Try it:
According to the passage on Yosemite's Washington Column, which two climbers first reached the top of its east face in July 1959?

Extract to read:
● ● ● ●

AS SMOOTH and beautiful as the great rock faces which surround it, Yosemite’s Washington Column rises sheer from the valley floor to its tree-covered rim, 1500 feet above. After several attempts, in July of 1959 two superb climbers, Warren Harding and Chuck Pratt, succeeded in surmounting the great east face. Their ascent required days of difficult vertical climbing. However, the south face, a great barrier of polished slabs with its obscure connecting crack system, remained untouched with the exception of Dinner Ledge, a popular climb up the lower 450 feet.

● ● ● ●

Record set:
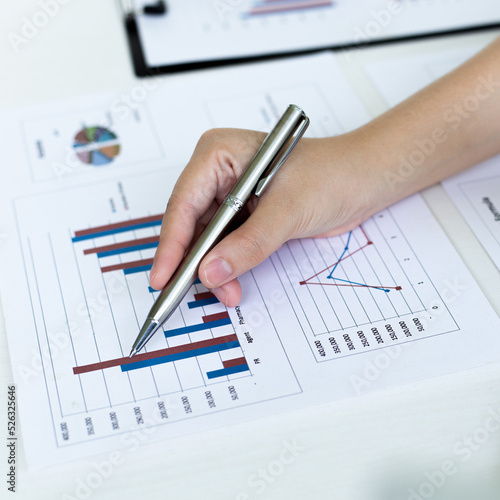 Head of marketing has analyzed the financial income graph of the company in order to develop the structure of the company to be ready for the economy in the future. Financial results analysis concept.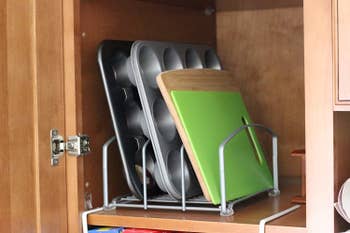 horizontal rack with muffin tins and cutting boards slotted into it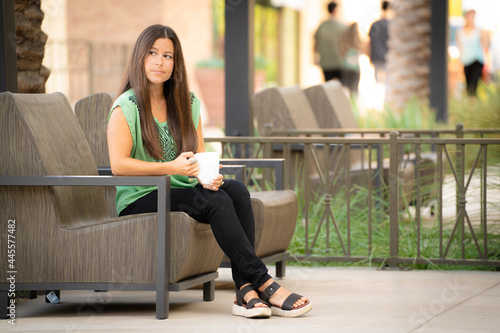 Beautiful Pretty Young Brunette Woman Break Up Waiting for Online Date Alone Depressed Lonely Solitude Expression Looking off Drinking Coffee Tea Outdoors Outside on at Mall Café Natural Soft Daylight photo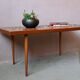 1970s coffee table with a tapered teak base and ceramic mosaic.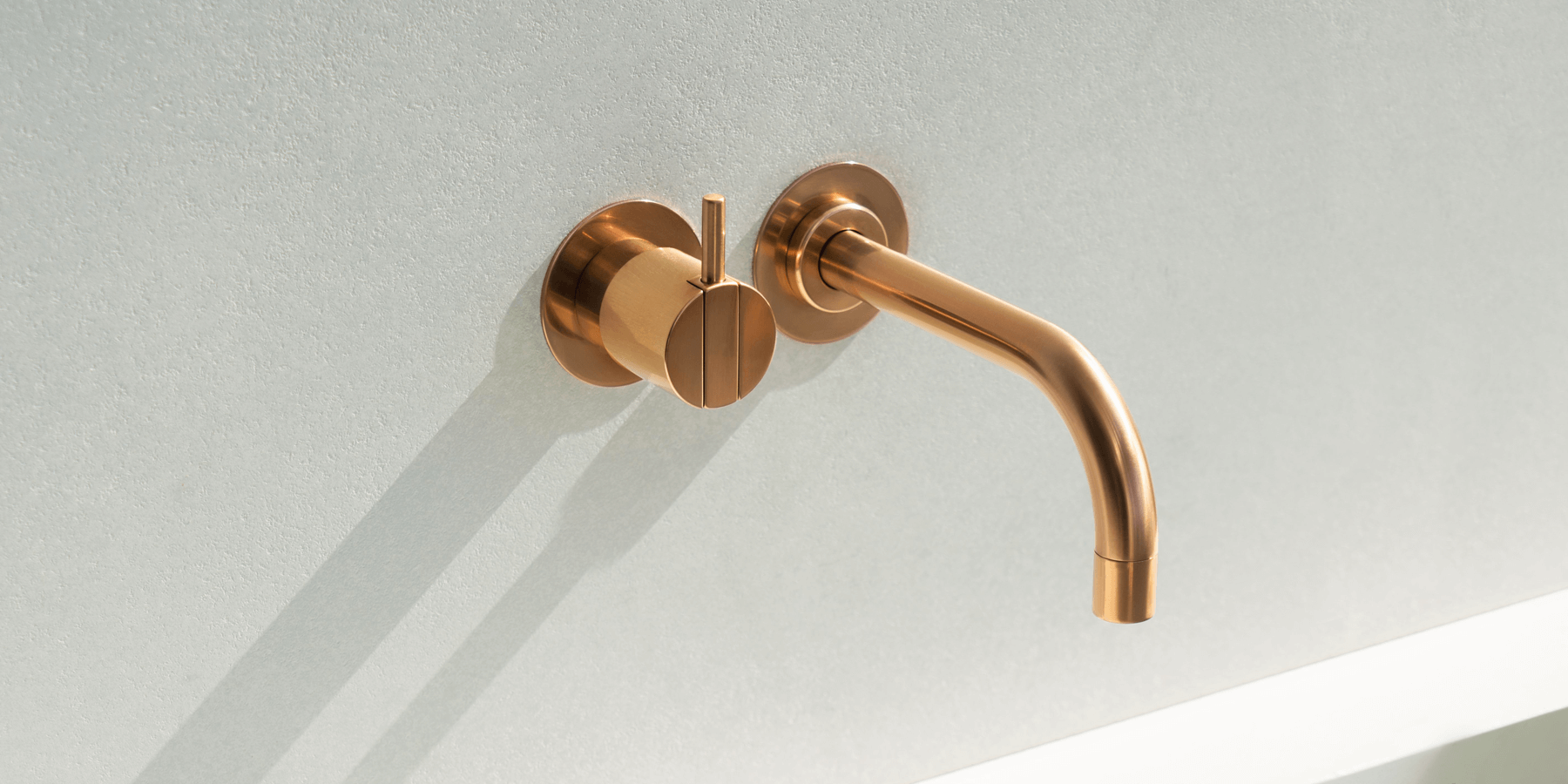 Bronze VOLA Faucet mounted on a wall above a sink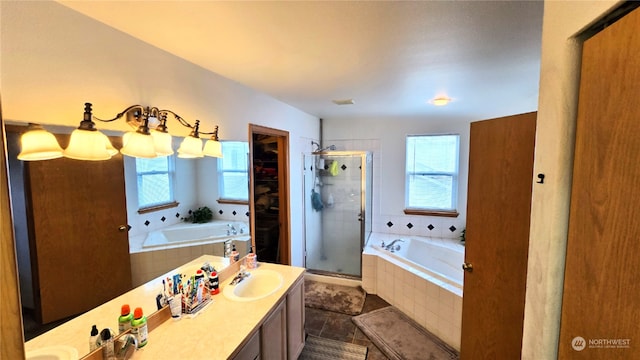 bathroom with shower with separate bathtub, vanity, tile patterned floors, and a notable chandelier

● ● ● ●

Worked solution:
Warren Harding and Chuck Pratt.